The downgrades reflect the deterioration in SIC's capital position due to significant underwriting losses in 2022 and the first half of 2023. SIC reported $110 million in underwriting losses in 2022 and an additional $68.9 million in the first six months of 2023. Other contributing factors include increased financial leverage at the holding company which may reduce financial flexibility to support the company's current rate of growth and the potential need to source additional capital externally in order to maintain an appropriate risk-based capital level at SIC.

The Negative Outlook reflects KBRA’s expectation that Stillwater’s underwriting results will continue to be challenged, putting further strain on policyholder surplus which, without capital contributions, could deteriorate further. The outlook further reflect that holding company financial leverage metrics have also deteriorated which may reduce the company’s financial flexibility to support its current rate of growth.

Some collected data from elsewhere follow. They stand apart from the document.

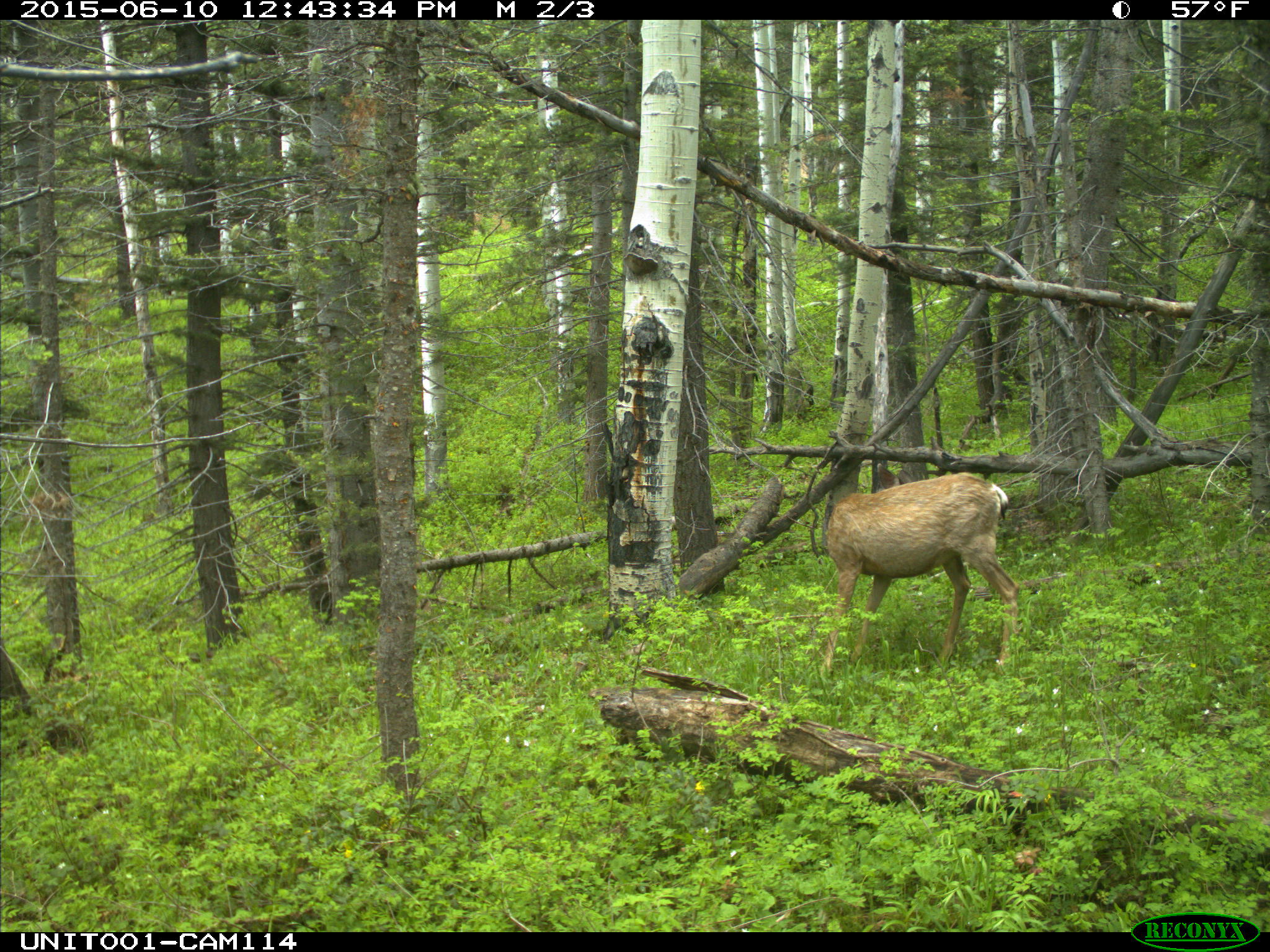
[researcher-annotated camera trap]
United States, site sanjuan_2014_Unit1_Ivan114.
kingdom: Animalia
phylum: Chordata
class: Mammalia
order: Artiodactyla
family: Cervidae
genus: Odocoileus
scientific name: Odocoileus hemionus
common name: mule deer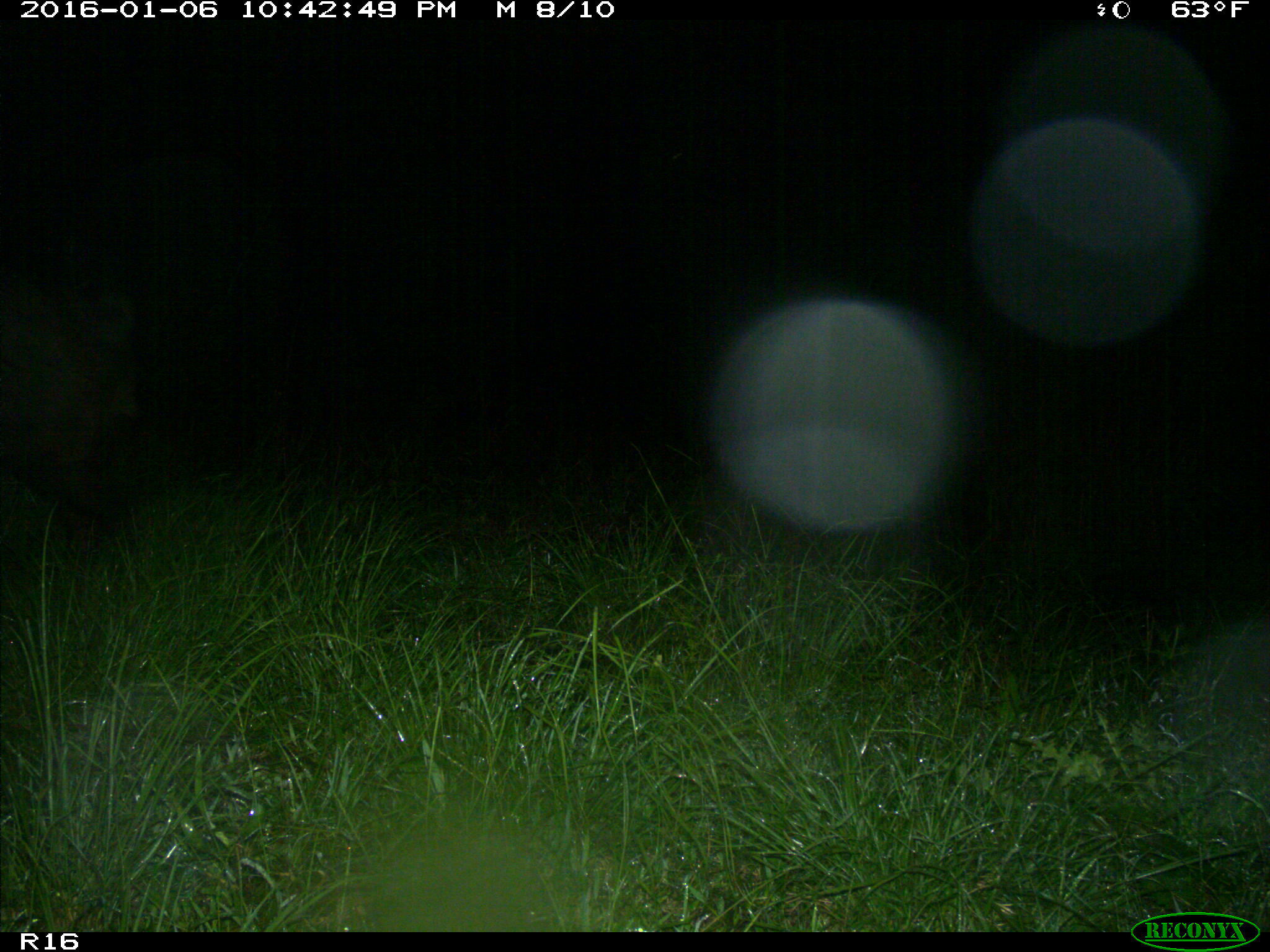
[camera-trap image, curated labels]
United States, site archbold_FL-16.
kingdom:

The Stable Outlook for Evergreen reflects KBRA’s expectation that Evergreen will continue to maintain its very strong risk-adjusted capitalization and solid operating results, and management will continue to be prudent with respect to overall capital management.

Key Credit Considerations

The ratings for SIC and SPAC reflect their broad and diversified distribution platform, historically sound underwriting leverage, and experienced management team. Stillwater has produced consistent investment income, resulting in net income in six out of the last eight years. Business is generated using a multiple distribution platform, including relationships with over 4,000 independent agencies and several national partners. Stillwater's underwriting and financial analytics use advanced technology for risk selection. Further, KBRA believes Stillwater has good catastrophe risk management with adequate catastrophe reinsurance coverage for all perils.

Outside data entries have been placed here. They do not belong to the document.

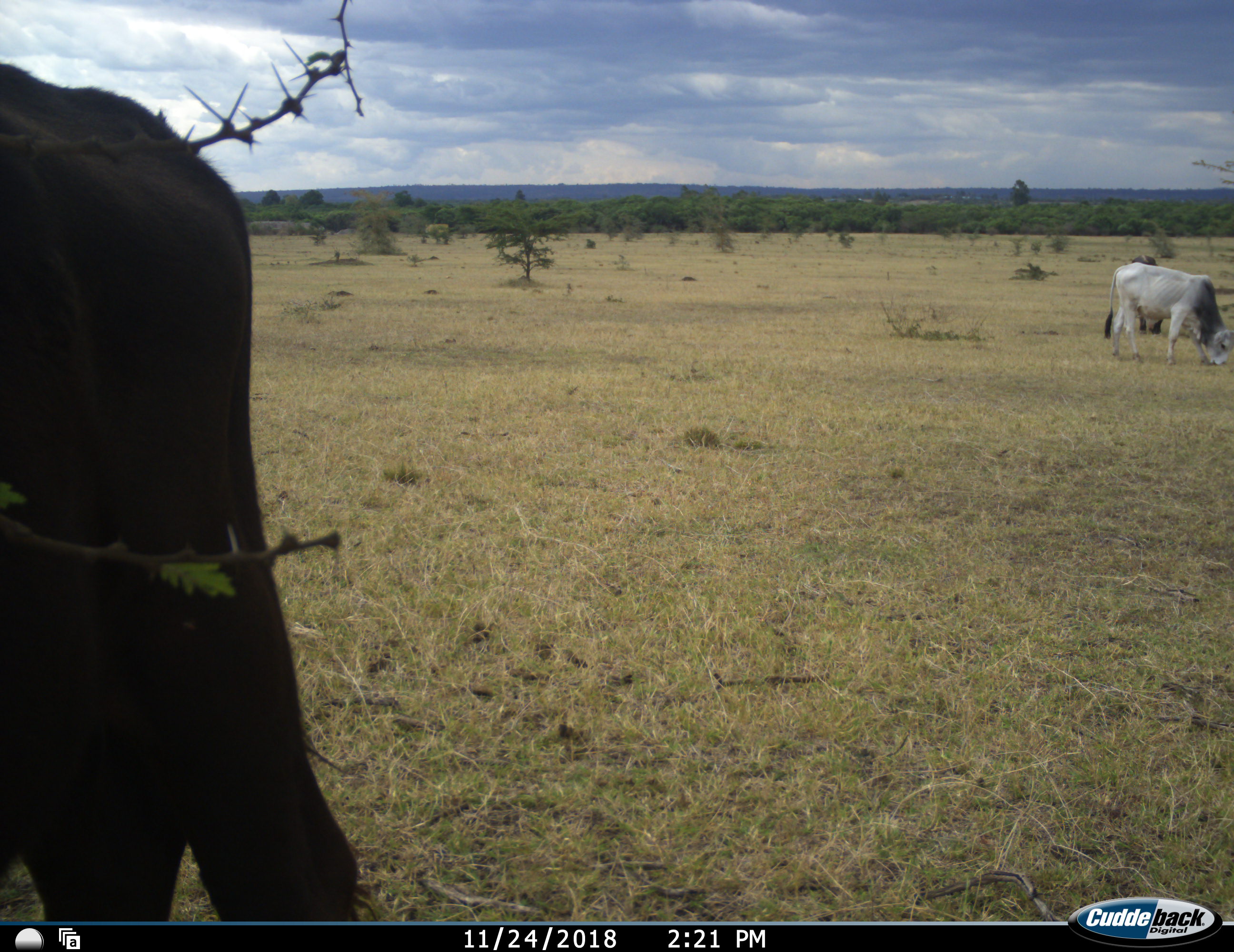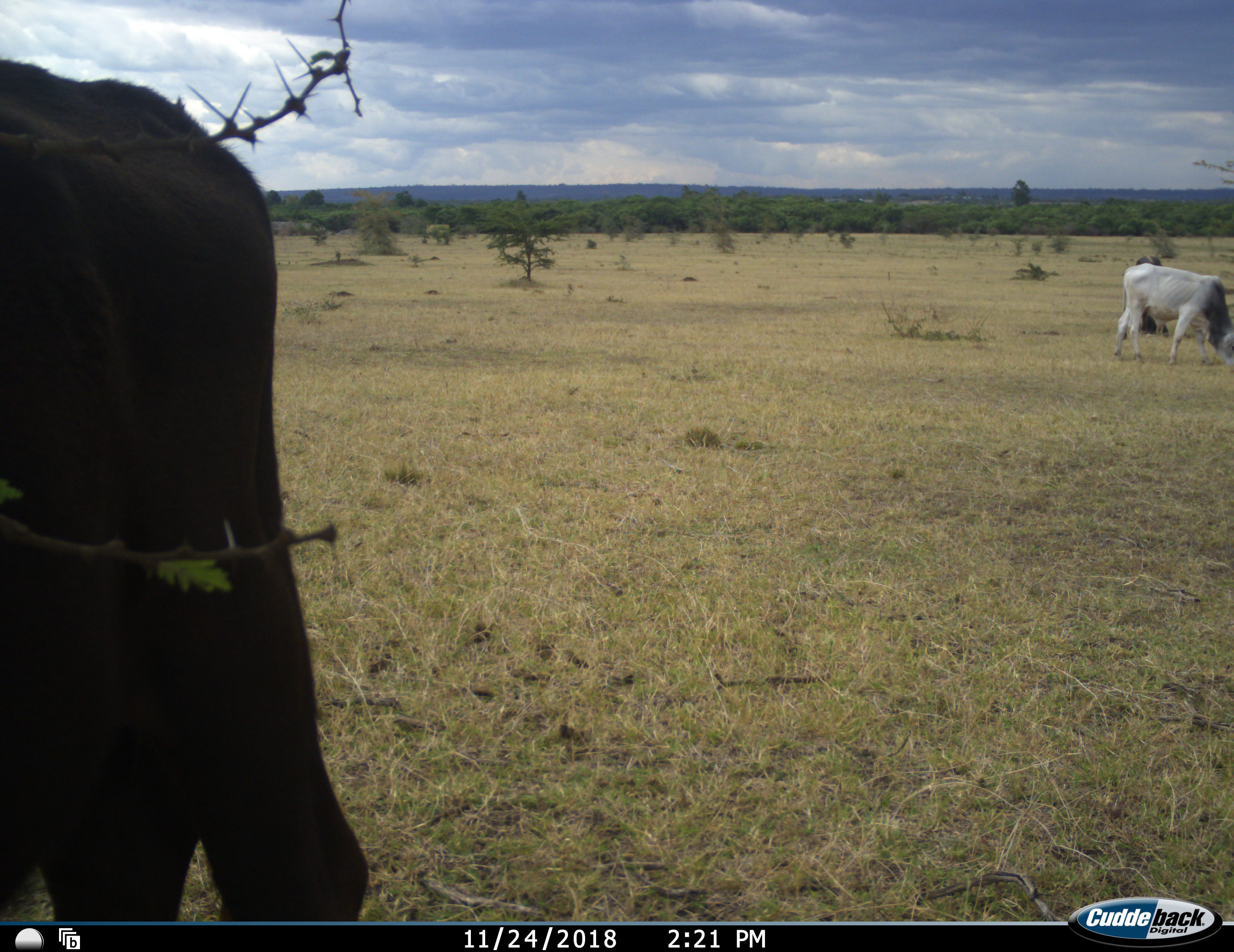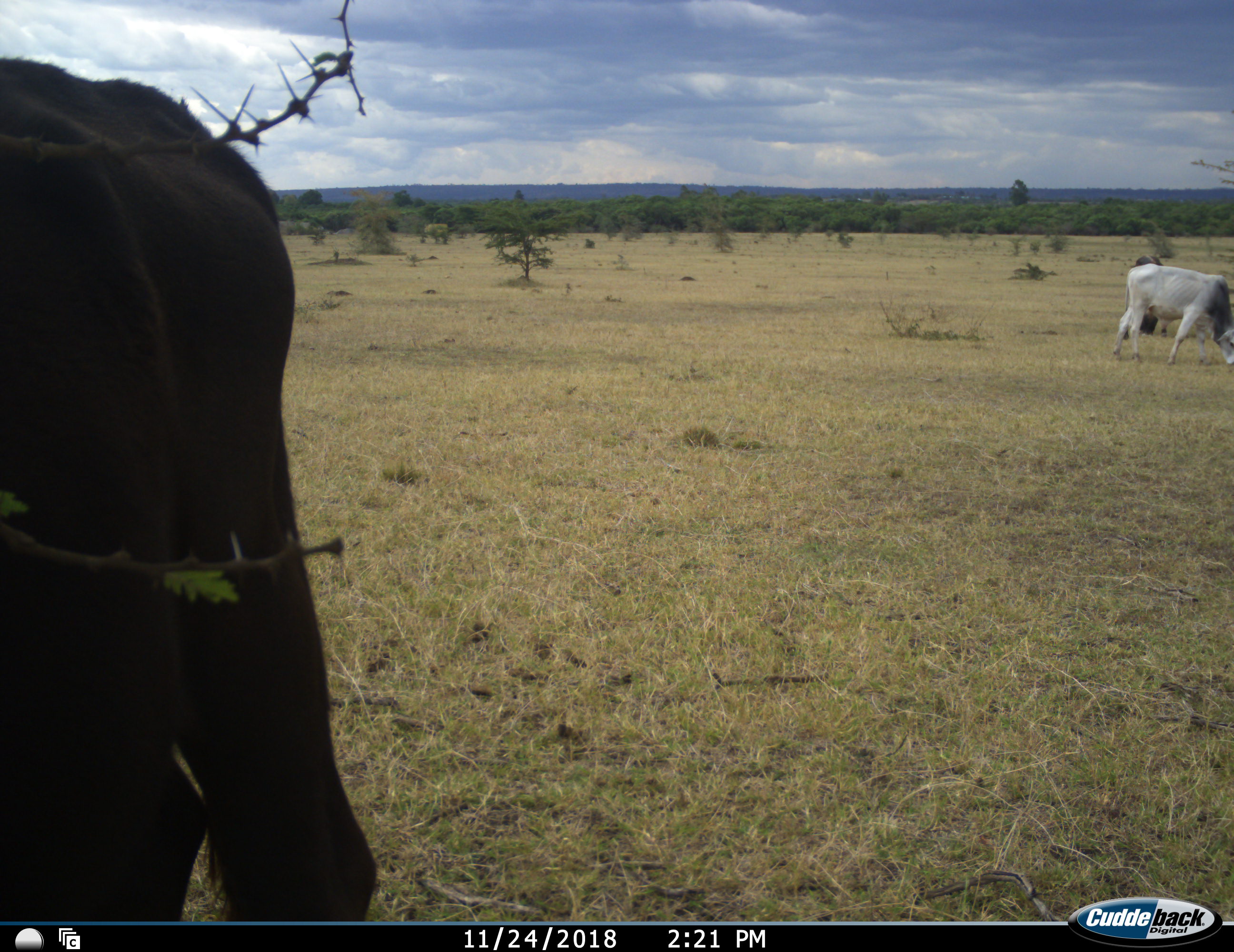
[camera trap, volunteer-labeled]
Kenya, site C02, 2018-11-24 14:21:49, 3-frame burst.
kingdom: Animalia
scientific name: Animalia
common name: animal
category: domesticanimal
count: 3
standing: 20%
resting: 0%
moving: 50%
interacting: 0%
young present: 0%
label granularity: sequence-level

These positives are somewhat offset by the company’s exposure to natural catastrophes – both wind (hurricane, tornado, and hail) and earthquake. In addition, Stillwater has exposure to California brush and wildfires. This was evident in 2022 where it experienced significant catastrophe losses including its 2nd and 3rd largest wind/hail events in company history. In addition to severe weather catastrophe events, the company experienced an uptick in single family home fires. Auto results also worsened in 2022. Further, the investment portfolio is somewhat aggressive with a high proportion of equities and below investment grade bonds.

Evergreen’s rating reflects its low underwriting leverage, favorable long-term underwriting results and experienced management team in its niche surety business, which focuses on waste sector landfill closure and post-closure bonds. Through prudent underwriting and risk management, Evergreen’s underwriting performance is highlighted by low loss ratios, reporting a five-year average combined ratio of approximately 80%.

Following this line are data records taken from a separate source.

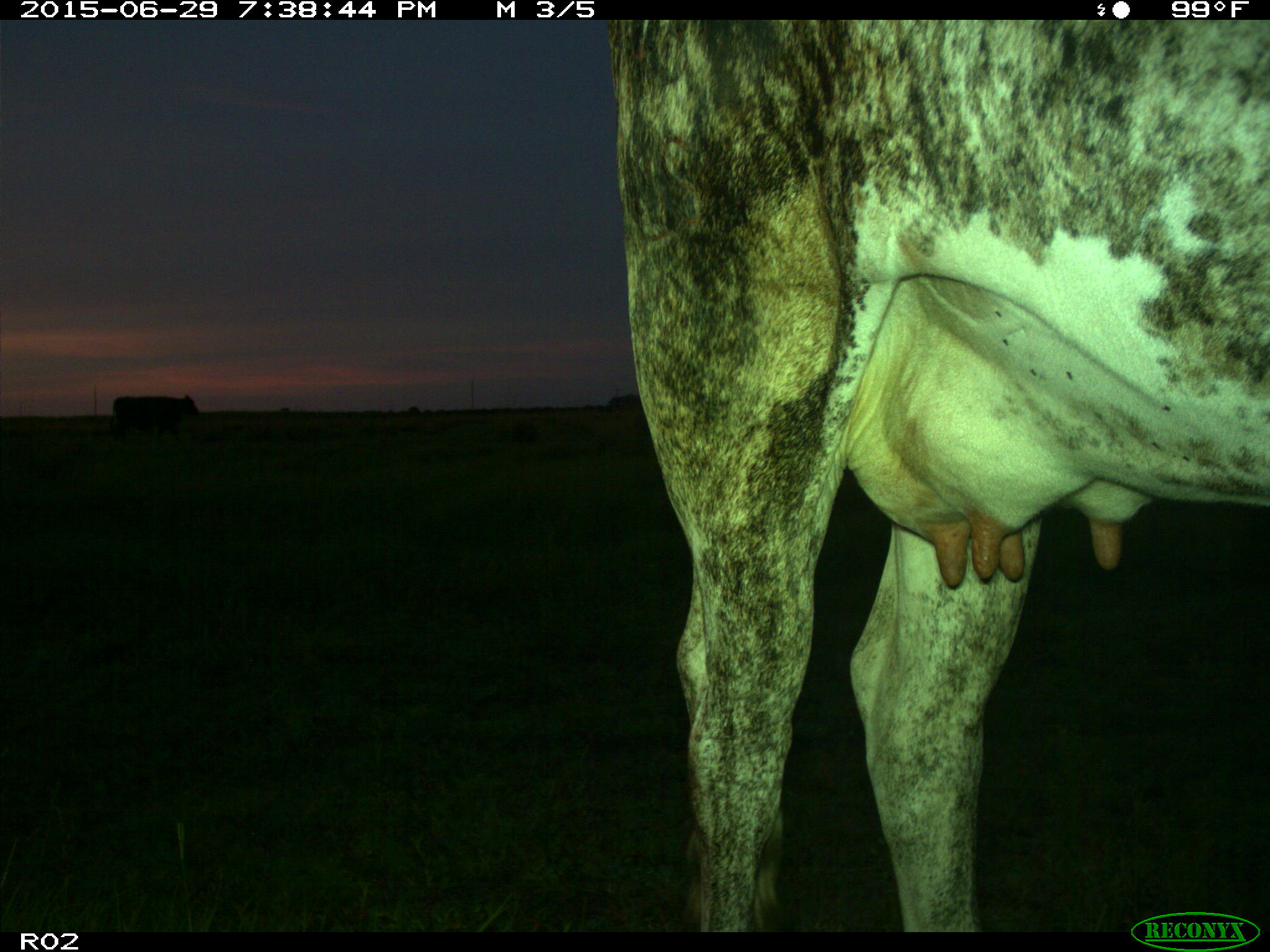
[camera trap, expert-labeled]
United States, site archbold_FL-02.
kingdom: Animalia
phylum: Chordata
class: Mammalia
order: Artiodactyla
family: Bovidae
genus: Bos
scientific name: Bos taurus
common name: domestic cow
Bos taurus (domestic cow).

These positive rating factors are somewhat constrained by the company’s product concentration in the waste/landfill sector for surety, necessitating a strong reliance on reinsurance. However, this constraint is partially offset by the credit quality and length of relationships with its reinsurance partners, its broad geographic distribution and niche market expertise. Additionally, Evergreen’s investment portfolio is somewhat aggressive with a high proportion of equities and below investment grade bonds. Lastly, despite consistent net income, surplus growth has been, and is expected to be, constrained by shareholder dividends.

Rating Sensitivities

For the Stillwater companies, improved operating profitability and organic surplus growth, improved underwriting leverage and reserve adequacy, and meaningful improvements in auto results could result in a positive rating action. A negative rating action could occur from a failure to meet financial projections provided to KBRA, further deterioration in earnings, an unfavorable change in risk profile, material investment losses, the loss of available and appropriate amount of reinsurance , or a material adverse change in reserves.

For Evergreen, improved profitability and surplus growth and continuation of appropriate underwriting leverage could result in a positive rating action. A negative rating action could occur from significant earnings deterioration, an adverse change in risk profile, loss of key clients, or material investment losses.